Thursday, August 8, 2013


We sometimes go to God in prayer as if He were a rich relative who will support us and give us all we beg for, while we lift not even a hand to help. We lift our hands to God in prayer, and then put them in our pockets.

We expect our prayers to get God to working for us while we sit idly by, thinking to ourselves, "He has all the power; I have none, so I will simply stand still and let Him do the work."

It sounds like good theology, but it is not. God will have no idle beggars at His door. He will not even allow us to be charitable to those on earth who refuse to work.

"We commanded you, that if any would not work, neither should he eat" (2 Thessalonians 3:10).

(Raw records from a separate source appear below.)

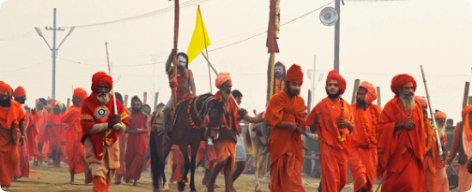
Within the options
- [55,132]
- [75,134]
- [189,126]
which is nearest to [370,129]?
[189,126]

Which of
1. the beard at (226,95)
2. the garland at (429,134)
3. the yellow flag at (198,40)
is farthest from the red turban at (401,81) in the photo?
the yellow flag at (198,40)

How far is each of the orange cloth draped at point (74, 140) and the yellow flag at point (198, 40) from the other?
9.74 ft

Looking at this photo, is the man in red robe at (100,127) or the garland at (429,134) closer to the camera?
the man in red robe at (100,127)

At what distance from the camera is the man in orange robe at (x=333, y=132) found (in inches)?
439

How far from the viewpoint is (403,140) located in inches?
437

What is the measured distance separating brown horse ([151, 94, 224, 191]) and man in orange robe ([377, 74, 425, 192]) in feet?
13.3

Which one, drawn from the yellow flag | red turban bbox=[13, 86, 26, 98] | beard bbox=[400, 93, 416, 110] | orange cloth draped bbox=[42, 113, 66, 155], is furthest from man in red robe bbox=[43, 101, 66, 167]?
beard bbox=[400, 93, 416, 110]

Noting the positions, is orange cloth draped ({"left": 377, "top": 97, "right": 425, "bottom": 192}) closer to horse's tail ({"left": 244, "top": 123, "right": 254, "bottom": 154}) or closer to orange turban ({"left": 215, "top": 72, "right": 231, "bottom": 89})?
orange turban ({"left": 215, "top": 72, "right": 231, "bottom": 89})

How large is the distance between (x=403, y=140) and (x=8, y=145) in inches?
332

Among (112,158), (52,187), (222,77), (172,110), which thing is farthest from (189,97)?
(112,158)

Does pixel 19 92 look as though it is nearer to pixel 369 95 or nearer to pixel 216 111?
pixel 216 111

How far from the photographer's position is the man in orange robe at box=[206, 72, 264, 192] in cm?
1423

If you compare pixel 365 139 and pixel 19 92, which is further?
pixel 19 92

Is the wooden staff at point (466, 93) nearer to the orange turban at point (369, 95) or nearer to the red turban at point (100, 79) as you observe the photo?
the orange turban at point (369, 95)
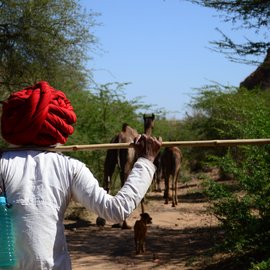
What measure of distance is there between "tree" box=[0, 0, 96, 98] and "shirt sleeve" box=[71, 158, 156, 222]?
11056 mm

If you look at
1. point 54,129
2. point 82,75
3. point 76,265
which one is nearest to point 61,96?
point 54,129

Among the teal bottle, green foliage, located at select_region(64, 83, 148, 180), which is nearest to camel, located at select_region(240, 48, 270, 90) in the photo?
green foliage, located at select_region(64, 83, 148, 180)

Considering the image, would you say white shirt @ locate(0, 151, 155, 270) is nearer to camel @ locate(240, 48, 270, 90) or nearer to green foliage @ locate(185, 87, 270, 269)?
green foliage @ locate(185, 87, 270, 269)

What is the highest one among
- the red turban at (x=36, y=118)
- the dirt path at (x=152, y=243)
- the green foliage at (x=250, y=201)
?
the red turban at (x=36, y=118)

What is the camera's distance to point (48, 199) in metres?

There is nothing unscriptural about adding sweat to our tears. Take, for example, the matter of praying for victory over a secret lust that lingers in the heart. Do you simply ask God to take it away miraculously, then sit by, hoping it will die on its own? No sin has ever been slain in the heart without the cooperation of man's own hand, as in the case of Joshua. All night long, he lay prostrated and mourning over Israel's defeat. God set him on his feet saying, “Get thee up; wherefore liest thou thus upon thy face? Israel hath sinned, and they have also transgressed my covenant which I commanded them. . . . Up, sanctify the people” (Joshua 7:10-13).

God has every right to rouse us from our knees and say, "Why sit around lazily, waiting for a miracle? Have I not commanded you to flee from the very appearance of evil? You are to do more than simply pray against your lust—you are commanded also to run from it. You cannot rest until you have done all that is commanded."

Do not blame God for not listening to your prayers if you are not listening to His call to obedience. You will end up blaspheming God and accusing Him of negligence, while all along you will be the culprit.